Un constat particulièrement évident dans le Néguev ou le Naqab au sud. Le traitement réservé aux bédouins palestiniens constitue l’une des principales pièces à conviction pour plaider cette cause. Les membres de ces communautés sont au nombre de 300 000. Ils sont confrontés aux mêmes problèmes que leurs homologues de Cisjordanie. En bref, eux aussi sont chassés de leurs terres, un processus entamé dans les tout premiers mois qui ont suivi la mise en place du nouvel État d’Israël.

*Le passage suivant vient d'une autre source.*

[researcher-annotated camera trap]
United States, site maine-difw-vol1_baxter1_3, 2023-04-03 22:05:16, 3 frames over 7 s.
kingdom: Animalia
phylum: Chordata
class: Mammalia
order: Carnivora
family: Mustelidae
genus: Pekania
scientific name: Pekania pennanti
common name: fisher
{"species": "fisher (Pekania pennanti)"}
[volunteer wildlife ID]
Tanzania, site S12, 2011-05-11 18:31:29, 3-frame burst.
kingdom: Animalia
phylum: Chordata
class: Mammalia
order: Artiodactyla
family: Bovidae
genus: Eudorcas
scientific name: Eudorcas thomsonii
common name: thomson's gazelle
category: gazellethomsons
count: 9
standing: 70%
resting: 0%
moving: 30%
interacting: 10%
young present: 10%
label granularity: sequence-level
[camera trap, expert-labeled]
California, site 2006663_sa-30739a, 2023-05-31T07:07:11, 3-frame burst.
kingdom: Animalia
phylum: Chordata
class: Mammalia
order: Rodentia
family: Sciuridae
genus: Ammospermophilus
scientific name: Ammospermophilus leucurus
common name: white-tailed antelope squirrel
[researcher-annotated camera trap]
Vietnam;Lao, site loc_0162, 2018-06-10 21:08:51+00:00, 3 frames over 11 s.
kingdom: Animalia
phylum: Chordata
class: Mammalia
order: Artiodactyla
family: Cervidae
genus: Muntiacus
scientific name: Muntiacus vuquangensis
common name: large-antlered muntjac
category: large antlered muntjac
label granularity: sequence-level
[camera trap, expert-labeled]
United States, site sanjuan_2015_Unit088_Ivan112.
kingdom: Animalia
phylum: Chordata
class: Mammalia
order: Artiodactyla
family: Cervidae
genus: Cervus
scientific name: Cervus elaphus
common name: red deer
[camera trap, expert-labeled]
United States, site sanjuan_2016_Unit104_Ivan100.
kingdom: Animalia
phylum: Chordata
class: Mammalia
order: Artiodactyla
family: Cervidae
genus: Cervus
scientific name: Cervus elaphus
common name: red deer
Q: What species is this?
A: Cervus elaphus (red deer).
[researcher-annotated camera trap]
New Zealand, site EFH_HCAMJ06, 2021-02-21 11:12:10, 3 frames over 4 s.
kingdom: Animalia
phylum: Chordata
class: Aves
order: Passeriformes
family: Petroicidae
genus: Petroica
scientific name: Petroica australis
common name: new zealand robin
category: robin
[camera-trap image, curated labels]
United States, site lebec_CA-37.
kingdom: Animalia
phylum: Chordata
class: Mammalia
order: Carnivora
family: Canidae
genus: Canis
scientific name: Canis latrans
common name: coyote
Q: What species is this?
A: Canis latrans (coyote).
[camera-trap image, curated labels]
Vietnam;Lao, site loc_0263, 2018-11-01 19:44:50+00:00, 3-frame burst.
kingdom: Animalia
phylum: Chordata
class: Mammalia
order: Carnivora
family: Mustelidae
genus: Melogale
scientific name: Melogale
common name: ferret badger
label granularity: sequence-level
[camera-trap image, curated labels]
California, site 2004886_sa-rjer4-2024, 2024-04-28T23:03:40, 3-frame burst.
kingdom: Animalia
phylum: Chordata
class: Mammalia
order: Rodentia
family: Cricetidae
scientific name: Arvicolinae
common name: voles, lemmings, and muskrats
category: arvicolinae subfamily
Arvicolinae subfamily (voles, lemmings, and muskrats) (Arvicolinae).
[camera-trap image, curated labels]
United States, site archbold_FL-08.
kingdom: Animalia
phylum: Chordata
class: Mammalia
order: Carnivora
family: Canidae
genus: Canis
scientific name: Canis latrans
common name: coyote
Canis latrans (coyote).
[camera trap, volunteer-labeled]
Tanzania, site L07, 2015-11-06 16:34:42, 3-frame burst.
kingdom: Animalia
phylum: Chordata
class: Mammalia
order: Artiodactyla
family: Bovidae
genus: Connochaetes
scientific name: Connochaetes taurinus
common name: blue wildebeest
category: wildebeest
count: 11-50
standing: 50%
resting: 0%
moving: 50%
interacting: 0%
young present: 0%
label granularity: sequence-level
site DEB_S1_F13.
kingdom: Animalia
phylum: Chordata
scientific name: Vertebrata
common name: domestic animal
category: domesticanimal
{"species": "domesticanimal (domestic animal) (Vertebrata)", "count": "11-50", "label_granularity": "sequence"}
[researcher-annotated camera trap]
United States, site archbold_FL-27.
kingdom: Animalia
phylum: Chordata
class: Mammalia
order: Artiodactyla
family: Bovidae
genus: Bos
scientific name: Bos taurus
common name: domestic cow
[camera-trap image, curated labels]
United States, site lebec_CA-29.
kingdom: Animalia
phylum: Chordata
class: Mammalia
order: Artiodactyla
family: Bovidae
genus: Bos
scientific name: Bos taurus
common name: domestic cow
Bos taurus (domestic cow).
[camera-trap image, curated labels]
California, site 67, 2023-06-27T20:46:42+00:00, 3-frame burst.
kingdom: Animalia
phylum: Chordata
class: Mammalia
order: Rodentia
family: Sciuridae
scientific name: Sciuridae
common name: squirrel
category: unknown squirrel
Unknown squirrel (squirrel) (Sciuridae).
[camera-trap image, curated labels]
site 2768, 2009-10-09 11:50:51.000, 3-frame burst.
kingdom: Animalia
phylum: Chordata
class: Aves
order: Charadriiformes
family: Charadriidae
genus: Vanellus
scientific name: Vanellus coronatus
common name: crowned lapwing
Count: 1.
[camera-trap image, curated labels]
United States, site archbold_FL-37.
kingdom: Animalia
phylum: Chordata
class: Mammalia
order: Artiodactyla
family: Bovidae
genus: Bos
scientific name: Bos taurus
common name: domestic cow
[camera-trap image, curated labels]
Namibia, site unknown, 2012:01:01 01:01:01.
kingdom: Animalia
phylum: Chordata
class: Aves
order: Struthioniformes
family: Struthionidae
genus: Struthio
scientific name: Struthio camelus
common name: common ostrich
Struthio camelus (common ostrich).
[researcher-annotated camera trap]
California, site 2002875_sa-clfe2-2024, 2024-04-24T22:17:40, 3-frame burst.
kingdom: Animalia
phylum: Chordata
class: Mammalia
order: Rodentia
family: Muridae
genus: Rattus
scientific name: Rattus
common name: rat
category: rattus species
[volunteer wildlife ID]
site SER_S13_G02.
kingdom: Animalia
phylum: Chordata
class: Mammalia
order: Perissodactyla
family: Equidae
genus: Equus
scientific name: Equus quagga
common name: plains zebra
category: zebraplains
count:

Sur les 90 000 bédouins qui vivaient dans le Néguev en 1948, il n’en reste que 11 000. En effet, nombreux sont ceux qui ont été expulsés ou ont fui par peur. Comme d’autres Palestiniens, ils ont été privés de leur droit au retour. Aujourd’hui, nombre d’entre eux sont confrontés à un transfert forcé pour la deuxième ou troisième fois en Cisjordanie. Les autorités israéliennes ont regroupé le reste de cette communauté contre leur volonté dans ce qu’on a appelé le «Seyag», une zone de 1 500 km2, à l’est de Beer-Sheva. Rappelons qu’avant 1948, les bédouins revendiquaient la propriété foncière au moyen de droits de pâturage traditionnels sur la quasi-totalité du désert du Néguev. J’ai passé des mois à visiter ces régions dans les années 1990 et, en y retournant la semaine dernière, je me suis rendu compte que la situation était, en réalité, bien pire.
Près de la moitié des bédouins ont été contraints de s’installer dans 7 cantons prévus à cet effet. Ils ne peuvent pas adopter en ces lieux leur mode de vie traditionnel. Ces cantons sont croupissants, sans investissement, avec un chômage massif et de plus en plus de zones de criminalité et de consommation de drogue.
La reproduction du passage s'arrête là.